Page extract.
▼

# My 6 gal eclipse planted



## supaoopa (Oct 25, 2004)

Good job. roud: NIce little jungle look you have going. I have a system 6 too and was wondering if you had a pic of the 13 watt retrofit mounted in the hood? I'm curious as to how you mounted it. Any details or tips would be great, I'm planning to do the same thing to my tank in the near future.


----------



## chacal (Nov 21, 2003)

*photos of the modded hood*

here are some photos..it was pretty straightforward. initially i used the screws included in the kit, just pushing them through the plastic. the negative was that i had sharp screw tips poking through the top of the aquarium hood. a couple days later i replaced them with nuts & bolts, giving the top a much cleaner look. So the button no longer works, but that's not a big deal.


----------



## BiscuitSlayer (Apr 1, 2005)

You could easily put a switch on that setup to control the lights. I would put it inline on the positive side between the plug and the balast.

Have you ever thought of adding a second fixture? The left hand side of the tank has a dead area (not getting as much light) where the actual fixture is.


----------



## chacal (Nov 21, 2003)

yeah, putting _a_ switch in wouldn't be a big deal, but I don't know how big a deal it'd be to make the eclipse built-in switch work. since the light's on a timer, it isn't much of a big deal.

as for a second fixture. I definitely thought about getting the 2x13 from ahsupply, and apparently it (barely) fits inside this hood..but i wasn't sure I was ready for 26 watts over a 6 gallon tank. As it stands right now, the light fixture is more or less over the big piece of driftwood, so even if there's less light over there, it isn't such a big deal.

my biggest problem w/ this tank, aside from a little algae, is SNAILS. some plant or plants I brought in introduced a HUGE snail population to this little tank..and every snail eating fish I read about is either nasty (dwarf puffers) toward community fish or gets really big (most loaches).

Can anyone recommend a fish for a nano/pico tank that'll scarf up all of these snails?

Thanks!


----------



## AlexPerez (Jan 25, 2004)

Hey chacal,

Do you find heat to be an issue. I got the same AHS Kit mounted in my Eclipse 6 and I have to keep the Lid open to keep the Temp below 80.
with the Lid on the temp goes up to 84 and higher.

Regards,
ALex


----------



## chacal (Nov 21, 2003)

Alex,

I think the temp stays right around 80 w/ the lid on. My apartment's pretty cool, and I don't think that the heater ever clicks on during the day.


----------



## supaoopa (Oct 25, 2004)

thanks for the pics.  I was hoping there was a way to mount the lighting without drilling through the top of the hood. :icon_frow


----------



## zero9046 (Jul 6, 2005)

I don't know how long ago yours was ordered and installed, but i just got and installed mine this evening, and the power cord came with a little on off switch, so maybe they are doing that now.


----------



## chadly (May 17, 2005)

would this fit in a 3gal eclipse?


----------



## kamla (Feb 17, 2005)

i have think of doing the same thing for my 6 gal..
does the back of the tank get enough linght...
i am also worried about the heat...

Any thoughts..


----------



## robv1965 (Jan 19, 2005)

I have a 3 gallon eclipse that I added a 13w CF droplight to. I think the light was about 10-12 bucks at walmart. I used plastic tubing thats used for regular fluoresents and rubber chair feet to seal the tube and protect it from mousture. I attached to whole thing to the top with 2 cable ties thru the top. The ballest sits on the floor in its original drop light handle.

▲

Task a. Extract every line of the entries that contains the word "hind".
The aquarium thread above has no connection to the entries.

Supplied records.
▼

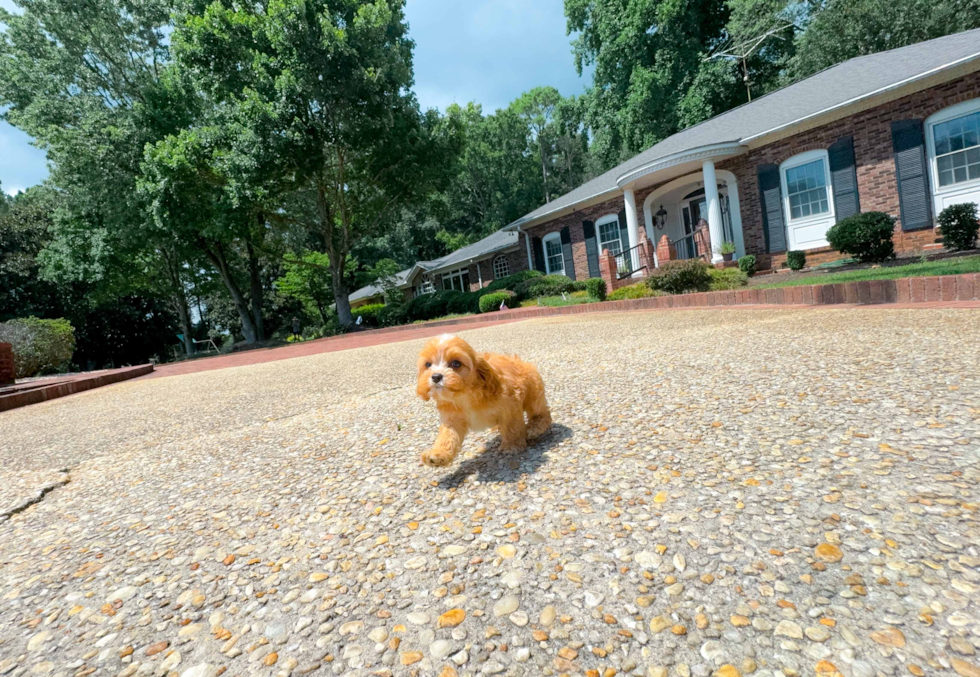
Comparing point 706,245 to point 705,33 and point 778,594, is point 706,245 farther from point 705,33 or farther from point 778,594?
point 705,33

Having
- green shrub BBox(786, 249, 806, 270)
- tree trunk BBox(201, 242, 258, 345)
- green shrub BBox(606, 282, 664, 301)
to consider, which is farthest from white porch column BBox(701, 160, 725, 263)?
tree trunk BBox(201, 242, 258, 345)

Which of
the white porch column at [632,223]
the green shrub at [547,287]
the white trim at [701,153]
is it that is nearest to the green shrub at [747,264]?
the white trim at [701,153]

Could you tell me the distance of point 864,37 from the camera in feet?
75.0

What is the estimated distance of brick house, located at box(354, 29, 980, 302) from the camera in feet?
36.7

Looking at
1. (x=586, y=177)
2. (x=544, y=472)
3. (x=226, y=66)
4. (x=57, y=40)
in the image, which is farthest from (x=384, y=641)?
(x=586, y=177)

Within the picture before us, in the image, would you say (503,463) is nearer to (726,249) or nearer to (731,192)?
(726,249)

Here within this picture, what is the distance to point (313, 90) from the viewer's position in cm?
1761

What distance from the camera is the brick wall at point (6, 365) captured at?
10234mm

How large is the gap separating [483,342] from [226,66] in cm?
1779

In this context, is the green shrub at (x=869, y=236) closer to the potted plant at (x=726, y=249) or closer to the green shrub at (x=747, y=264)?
the green shrub at (x=747, y=264)

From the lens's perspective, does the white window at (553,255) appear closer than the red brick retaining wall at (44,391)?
No

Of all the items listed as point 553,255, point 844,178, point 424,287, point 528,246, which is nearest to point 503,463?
point 844,178

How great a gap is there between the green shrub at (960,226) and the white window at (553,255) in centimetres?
1355

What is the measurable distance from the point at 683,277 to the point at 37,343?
723 inches
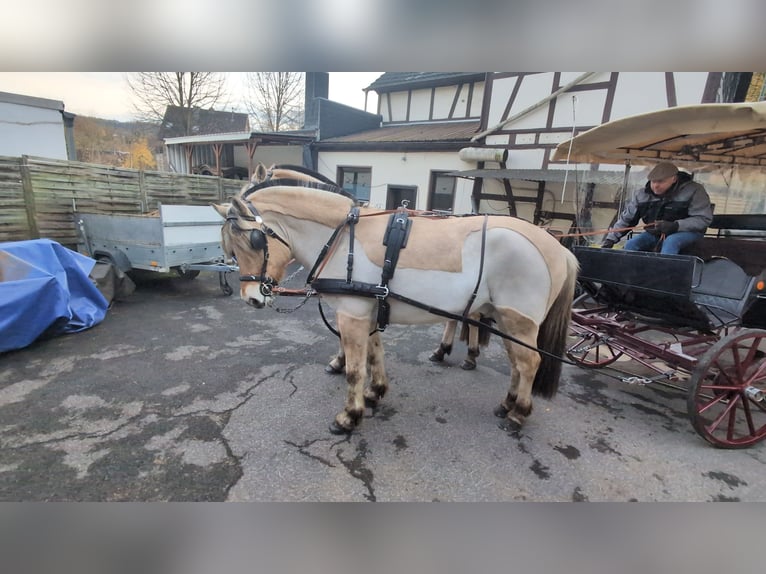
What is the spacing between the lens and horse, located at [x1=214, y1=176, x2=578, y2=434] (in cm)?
240

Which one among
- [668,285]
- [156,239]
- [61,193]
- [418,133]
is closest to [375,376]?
[668,285]

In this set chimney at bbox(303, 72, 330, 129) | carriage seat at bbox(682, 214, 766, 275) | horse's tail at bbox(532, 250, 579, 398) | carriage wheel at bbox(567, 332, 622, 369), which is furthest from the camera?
chimney at bbox(303, 72, 330, 129)

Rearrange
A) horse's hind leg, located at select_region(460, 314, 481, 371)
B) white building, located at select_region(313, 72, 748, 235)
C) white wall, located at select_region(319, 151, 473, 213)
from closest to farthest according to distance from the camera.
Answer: horse's hind leg, located at select_region(460, 314, 481, 371) < white building, located at select_region(313, 72, 748, 235) < white wall, located at select_region(319, 151, 473, 213)

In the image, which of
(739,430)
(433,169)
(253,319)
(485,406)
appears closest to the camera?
(739,430)

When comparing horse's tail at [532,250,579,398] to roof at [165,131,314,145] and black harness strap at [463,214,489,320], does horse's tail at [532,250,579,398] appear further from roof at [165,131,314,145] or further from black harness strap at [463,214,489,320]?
roof at [165,131,314,145]

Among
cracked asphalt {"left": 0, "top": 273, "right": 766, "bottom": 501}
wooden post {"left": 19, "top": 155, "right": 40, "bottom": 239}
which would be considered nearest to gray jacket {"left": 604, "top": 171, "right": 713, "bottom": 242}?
cracked asphalt {"left": 0, "top": 273, "right": 766, "bottom": 501}

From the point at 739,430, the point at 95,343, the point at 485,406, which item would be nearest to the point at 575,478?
the point at 485,406

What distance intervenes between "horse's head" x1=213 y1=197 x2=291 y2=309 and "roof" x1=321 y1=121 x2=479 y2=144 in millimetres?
8795

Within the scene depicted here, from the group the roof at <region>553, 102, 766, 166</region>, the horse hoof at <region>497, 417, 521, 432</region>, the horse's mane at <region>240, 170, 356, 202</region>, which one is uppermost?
the roof at <region>553, 102, 766, 166</region>

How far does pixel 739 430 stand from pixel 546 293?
7.04 feet

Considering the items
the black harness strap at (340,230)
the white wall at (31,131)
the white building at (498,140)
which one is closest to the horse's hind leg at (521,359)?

▲

Task b. In the aquarium thread, what did chacal use to replace the screws that came with the kit?

Response a.
A) horse's hind leg, located at select_region(460, 314, 481, 371)
Answer: horse's hind leg, located at select_region(460, 314, 481, 371) < white building, located at select_region(313, 72, 748, 235) < white wall, located at select_region(319, 151, 473, 213)
which one is closest to the horse's hind leg at (521,359)?

Response b. Nuts and bolts.